3 dried Turkish bay leaves

As usual I followed the icecreamscience method, however for the last two batches I have used a Windsor pan rather than a wide pot, which makes a whole lot less work for me. For one thing the thermistor probe stays in the mix much easier. I reduced the mixture at about 160 deg F for an hour and a half, giving the laurel a chance to infuse. The recipe made just the right amount of mix for my Cuisinart ICE-100.

There are no defects. Nothing that I would want to change. Perfectly smooth and just the right amount of sweetness and flavoring, which is rather subtile. The laurel imparts a lovely subtile color too! I don't think I need worry about iciness, as so far I've eaten a quarter of the batch in one sitting.
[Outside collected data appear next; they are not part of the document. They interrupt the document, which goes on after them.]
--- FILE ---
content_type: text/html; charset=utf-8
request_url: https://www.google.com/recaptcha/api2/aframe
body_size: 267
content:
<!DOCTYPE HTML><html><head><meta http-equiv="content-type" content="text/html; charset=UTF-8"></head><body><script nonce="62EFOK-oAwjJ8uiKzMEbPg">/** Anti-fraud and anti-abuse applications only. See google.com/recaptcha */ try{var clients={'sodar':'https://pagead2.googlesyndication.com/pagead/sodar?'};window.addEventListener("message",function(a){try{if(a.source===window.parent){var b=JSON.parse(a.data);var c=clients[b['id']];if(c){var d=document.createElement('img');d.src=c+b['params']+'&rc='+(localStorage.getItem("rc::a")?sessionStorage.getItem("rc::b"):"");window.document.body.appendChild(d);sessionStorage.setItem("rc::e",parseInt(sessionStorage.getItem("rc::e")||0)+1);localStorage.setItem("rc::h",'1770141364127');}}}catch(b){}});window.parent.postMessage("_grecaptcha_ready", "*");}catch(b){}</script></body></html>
Bay Leaves in desserts is something I haven't seen much around, but seems to work really well. I did a couple of batches of bay leaf / chocolate ice cream (got the idea from a hot chocolate recipe book) a couple of years ago that I loved. I'll probably give this a try sans chocolate.

Jo, how do Turkish bay leaves differ from the more prevalent bay leaves in groceries?

Also, how does the Windsor pan make less work? Is there less stirring required? I've recently purchased a 30cm pan, which has 70% more surface area than the 23cm pan Ruben uses in his recipes. This cuts the evaporation time from 60 minutes down to 35 minutes.